設問内容: 本文のうち「病院は施設から「家」の時代へ」で始まり「の重要性などについて聞いた。」で終わる箇所を、一字も変えずに引用せよ。

本文:
_ _ _ _

病院は施設から「家」の時代へ

デザインで人を元気にする

「ドムスデザイン」代表 戸倉蓉子さんに聞く

 大学病院の看護師から転身した1級建築士というイタリア政府認定デザイナーがいる。「環境を通じて、人を健康に幸せにする」ことをミッションに、女性スタッフばかりの建築デザイン事務所を率いる戸倉蓉子さん(「ドムスデザイン」代表)だ。医療現場におけるデザインの重要性などについて聞いた。

(聞き手=森田清策)

環境で豊かになるホスピタリティー
医療を核にした地域創生

以前は看護師だったそうですね。

戸倉蓉子

 とくら・ようこ 建築デザイナー(1級建築士)は多くとも、正看護師からの転身はほかに聞かない。仕事は変わっても、女性が持つ細やかな感性で人を元気にしたいという思いは同じ。ミラノに建築デザイン留学したのは、まだインターネット環境が充実していない時代だった。卒業論文を書くため、高齢者病院や車椅子、杖(つえ)などを作っている工場などを足で訪ね回ったというから、繊細さだけでなくバイタリティーも人並み以上だ。その行動力を生かして立ち上げた「ホスピタルデザイン研究会」が主催する「日本未来健康フォーラム ヘルスケア産業の最前線」が3月27日、東京で開かれる。問い合わせ先=03(6406)2525(同研究会)。

 小学校の時、ナイチンゲールの伝記を読み、小学校の卒業文集に「私は看護師になります」と書きました。その通りに看護師になって、大学病院の小児内科に配属になりました。20年以上も前のことです。

 しかし、病院は暗く殺風景。そんな環境に毎日さらされれば、健康な私でも気持ちがなえていきました。ましてや、元気にならなければいけない患者さんが元気になれない環境にいることにずっと疑問を感じていました。

転身のきっかけは。

 白血病の小学生の担当になった時のことです。苦しい闘病生活で彼女はまったく笑顔を見せません。ある時、元気を与えたいと思って、好きだというガーベラの花をベッドサイドに飾ったら、彼女は「看護師さん、ありがとう」と笑顔を見せました。

 その時初めて、人は病でベッドにいても、一輪の花や太陽の光、春の息吹で元気になれることに気が付きました。それで師長さんに「植物を置きませんか」などと提案しましたが、当時の病院は「白い巨塔」。

 医療で患者さんを治し、退院させればいいのだから、インテリアなどの環境には意識が向きません。看護師は医師の指示通りにケアをすればいいということで、提案することさえ許されませんでした。ならば、建築家になって、病院の環境を変えようと思って飛び出しました。

病院の環境は、そこで働く人にも大切です。

 病院のデザインが良くなってきた今でも、患者さんのところにはお金を使っても、スタッフのところは暗く汚くて当たり前で、食事も美味(おい)しく感じられません。本当は食事を取って「頑張るぞ」と、前向きな気持ちにならなければいけないのに。

 環境をデザインで美しくすると、働く人の気持ちも豊かになります。そうすると、自然に患者さんに笑顔を向けることができ、患者さんも幸せになります。

 ハードをきれいにしても、働く人の気持ちが付いていかないと本当の意味で、病院のホスピタリティーは高まらないのです。だから、バックヤードの環境は非常に大事ですが、そこにも目が向けられてきませんでした。

_ _ _ _

確認用データ:
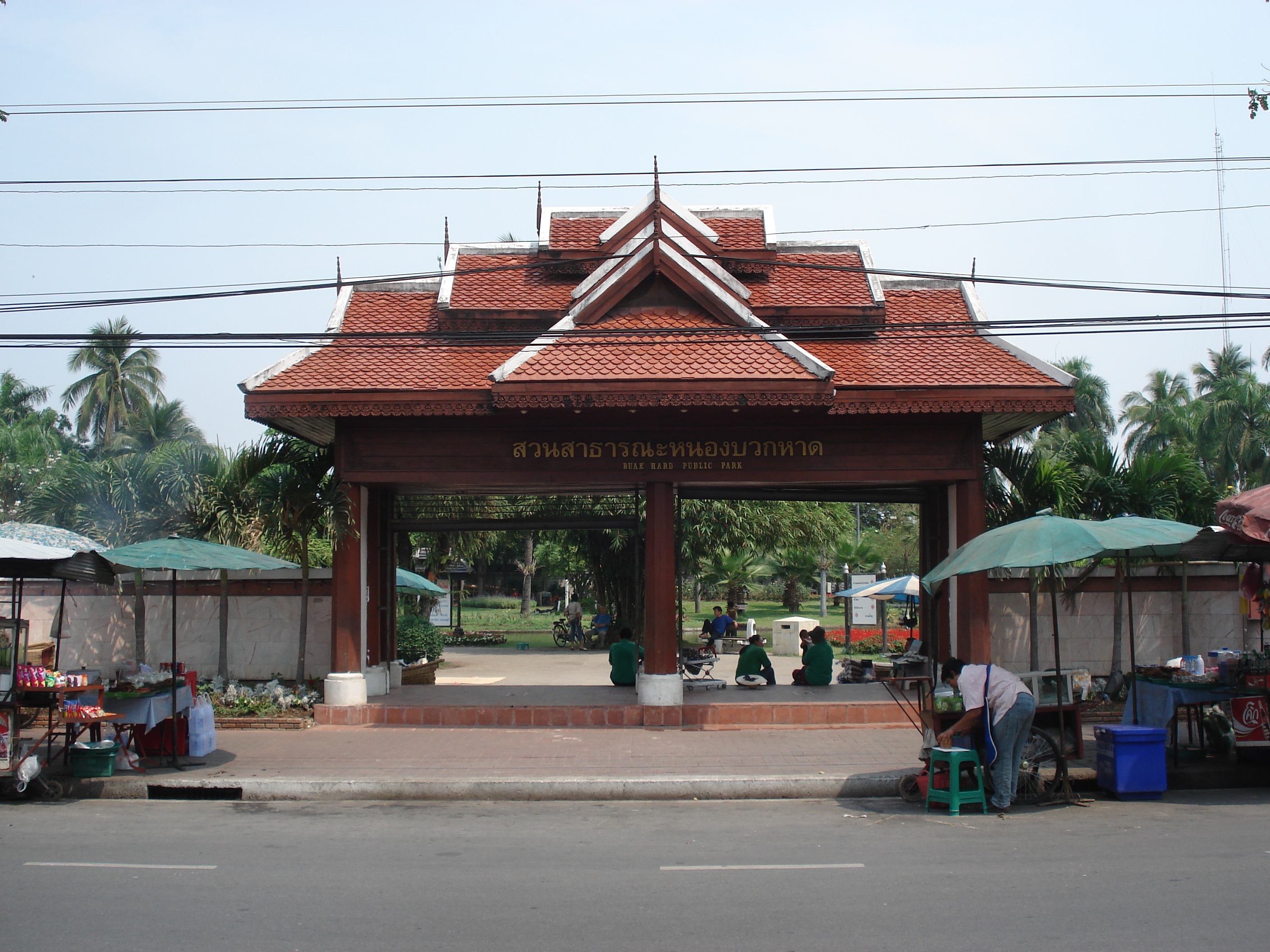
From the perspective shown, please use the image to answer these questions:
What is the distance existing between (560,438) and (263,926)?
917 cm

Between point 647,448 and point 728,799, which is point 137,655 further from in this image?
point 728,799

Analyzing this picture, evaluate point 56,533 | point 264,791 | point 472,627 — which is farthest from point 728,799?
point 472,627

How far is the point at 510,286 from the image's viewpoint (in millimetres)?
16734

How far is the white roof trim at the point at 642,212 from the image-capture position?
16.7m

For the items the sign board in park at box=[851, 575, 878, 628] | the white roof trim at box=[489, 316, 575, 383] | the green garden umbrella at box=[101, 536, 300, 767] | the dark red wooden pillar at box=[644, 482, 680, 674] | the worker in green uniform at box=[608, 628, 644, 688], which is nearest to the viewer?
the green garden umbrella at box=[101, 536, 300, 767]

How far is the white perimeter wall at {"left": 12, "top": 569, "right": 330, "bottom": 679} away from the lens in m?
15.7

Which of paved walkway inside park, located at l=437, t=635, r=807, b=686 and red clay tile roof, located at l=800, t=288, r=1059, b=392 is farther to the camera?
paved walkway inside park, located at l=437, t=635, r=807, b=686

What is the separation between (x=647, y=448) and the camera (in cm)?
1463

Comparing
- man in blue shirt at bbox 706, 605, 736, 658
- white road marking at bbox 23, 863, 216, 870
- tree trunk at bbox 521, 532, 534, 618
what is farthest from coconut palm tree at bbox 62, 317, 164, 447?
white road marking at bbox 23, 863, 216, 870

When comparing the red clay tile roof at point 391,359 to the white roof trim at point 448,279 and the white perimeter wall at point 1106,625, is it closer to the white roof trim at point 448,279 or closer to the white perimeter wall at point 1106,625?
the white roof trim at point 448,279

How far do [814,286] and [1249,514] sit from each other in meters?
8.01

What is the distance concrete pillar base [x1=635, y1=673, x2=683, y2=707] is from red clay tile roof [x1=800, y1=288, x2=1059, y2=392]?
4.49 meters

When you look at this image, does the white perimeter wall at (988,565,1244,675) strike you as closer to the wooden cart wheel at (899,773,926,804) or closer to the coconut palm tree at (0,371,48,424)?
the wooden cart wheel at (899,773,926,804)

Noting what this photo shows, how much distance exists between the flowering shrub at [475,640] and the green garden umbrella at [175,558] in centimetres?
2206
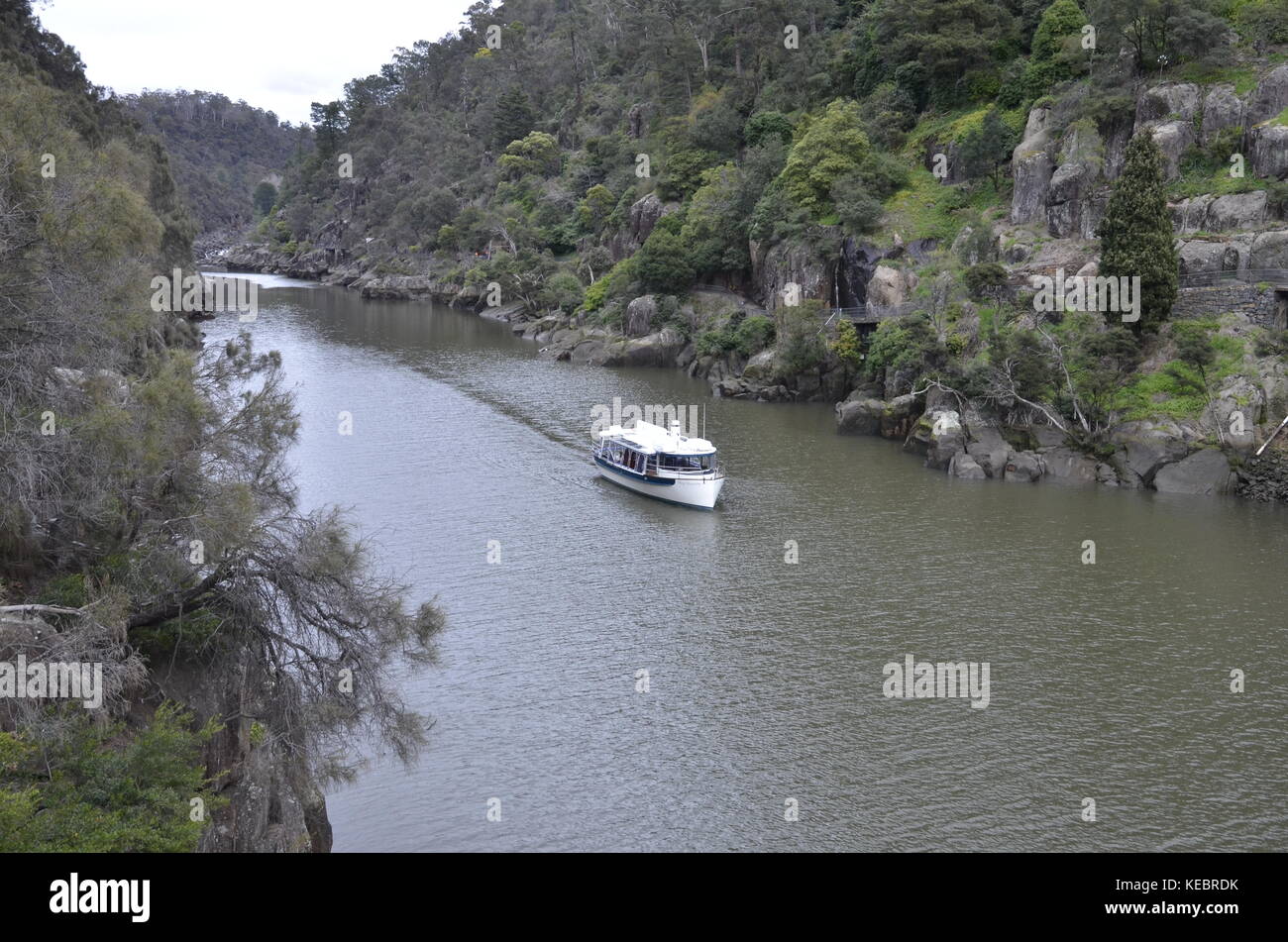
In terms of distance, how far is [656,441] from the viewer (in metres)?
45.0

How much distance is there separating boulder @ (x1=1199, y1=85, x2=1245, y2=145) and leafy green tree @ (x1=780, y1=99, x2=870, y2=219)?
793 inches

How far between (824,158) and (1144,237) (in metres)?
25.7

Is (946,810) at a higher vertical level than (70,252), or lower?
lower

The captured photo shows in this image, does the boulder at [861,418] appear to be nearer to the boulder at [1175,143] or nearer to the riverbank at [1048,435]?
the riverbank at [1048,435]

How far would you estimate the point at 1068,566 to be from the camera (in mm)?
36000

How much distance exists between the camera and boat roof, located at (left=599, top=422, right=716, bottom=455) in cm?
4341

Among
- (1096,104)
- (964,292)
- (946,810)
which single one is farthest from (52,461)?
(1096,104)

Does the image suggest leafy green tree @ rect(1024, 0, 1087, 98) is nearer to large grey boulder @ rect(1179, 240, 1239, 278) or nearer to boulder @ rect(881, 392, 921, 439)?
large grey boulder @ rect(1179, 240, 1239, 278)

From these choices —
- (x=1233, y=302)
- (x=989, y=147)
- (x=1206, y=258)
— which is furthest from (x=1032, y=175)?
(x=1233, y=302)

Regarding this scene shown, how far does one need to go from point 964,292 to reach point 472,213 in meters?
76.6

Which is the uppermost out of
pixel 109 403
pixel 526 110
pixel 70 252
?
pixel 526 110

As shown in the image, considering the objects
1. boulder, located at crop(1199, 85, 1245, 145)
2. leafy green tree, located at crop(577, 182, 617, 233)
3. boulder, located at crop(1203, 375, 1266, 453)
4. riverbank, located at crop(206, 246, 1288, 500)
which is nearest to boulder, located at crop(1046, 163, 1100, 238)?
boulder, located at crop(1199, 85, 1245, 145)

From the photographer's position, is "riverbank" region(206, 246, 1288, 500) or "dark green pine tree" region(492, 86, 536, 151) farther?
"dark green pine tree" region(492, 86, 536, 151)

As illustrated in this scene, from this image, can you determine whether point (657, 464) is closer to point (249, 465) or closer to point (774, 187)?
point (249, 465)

_ _ _ _

解答欄:
病院は施設から「家」の時代へ

デザインで人を元気にする

「ドムスデザイン」代表 戸倉蓉子さんに聞く

 大学病院の看護師から転身した1級建築士というイタリア政府認定デザイナーがいる。「環境を通じて、人を健康に幸せにする」ことをミッションに、女性スタッフばかりの建築デザイン事務所を率いる戸倉蓉子さん(「ドムスデザイン」代表)だ。医療現場におけるデザインの重要性などについて聞いた。